PASSAGE TO READ.
The method may comprise determining a risk associated with a planned making or breaking of a drill string connection. The method may comprise categorising a planned making or breaking of drill string connection as being safe or unsafe, recommended or not recommended, or other such risk categorisations that may be incorporated into the method.

The method may comprise determining a risk associated with deactivation of a heave compensation system. The method may comprise categorising a planned deactivation of a heave compensation system as being safe or unsafe, recommended or not recommended, or other such risk categorisations that may be incorporated into the method.

The method may comprise using the calculated wellbore pressure to determine a maximum recommended rig heave value at which making or breaking a drill pipe connection has an acceptable risk, for example by not leading to breaching of the well pressure margins for different parts of the well.

Embodiments of the second aspect of the invention may include one or more features of the first aspect of the invention or its embodiments, or vice versa.

According to a third aspect of the invention, there is provided a method of performing a drilling operation from a floating offshore structure in a subsea well, the method comprising: providing heave motion data for the floating offshore structure to a processing module; running a drilling simulation model on the processing module; calculating a wellbore pressure using the drilling simulation model, wherein the calculation of wellbore pressure uses the heave motion data to calculate the effect of heave motion on the drilling operation; comparing the calculated wellbore pressure with at least one pressure margin for the subsea well to determine a risk associated with deactivation of a heave compensation system for an upcoming phase of the drilling operation; outputting information relating to the risk from the processing module.

COLLECTED MATERIAL.
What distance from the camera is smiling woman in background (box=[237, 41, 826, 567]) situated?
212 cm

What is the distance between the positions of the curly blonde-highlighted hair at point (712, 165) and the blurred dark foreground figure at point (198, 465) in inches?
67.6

WHAT IS ASKED. Can you rewrite the part of the offshore drilling passage that opens with "According to a" and closes with "the processing module.", putting "vessel motion data" wherever "heave motion data" appears?

THE RESPONSE.
According to a third aspect of the invention, there is provided a method of performing a drilling operation from a floating offshore structure in a subsea well, the method comprising: providing vessel motion data for the floating offshore structure to a processing module; running a drilling simulation model on the processing module; calculating a wellbore pressure using the drilling simulation model, wherein the calculation of wellbore pressure uses the vessel motion data to calculate the effect of heave motion on the drilling operation; comparing the calculated wellbore pressure with at least one pressure margin for the subsea well to determine a risk associated with deactivation of a heave compensation system for an upcoming phase of the drilling operation; outputting information relating to the risk from the processing module.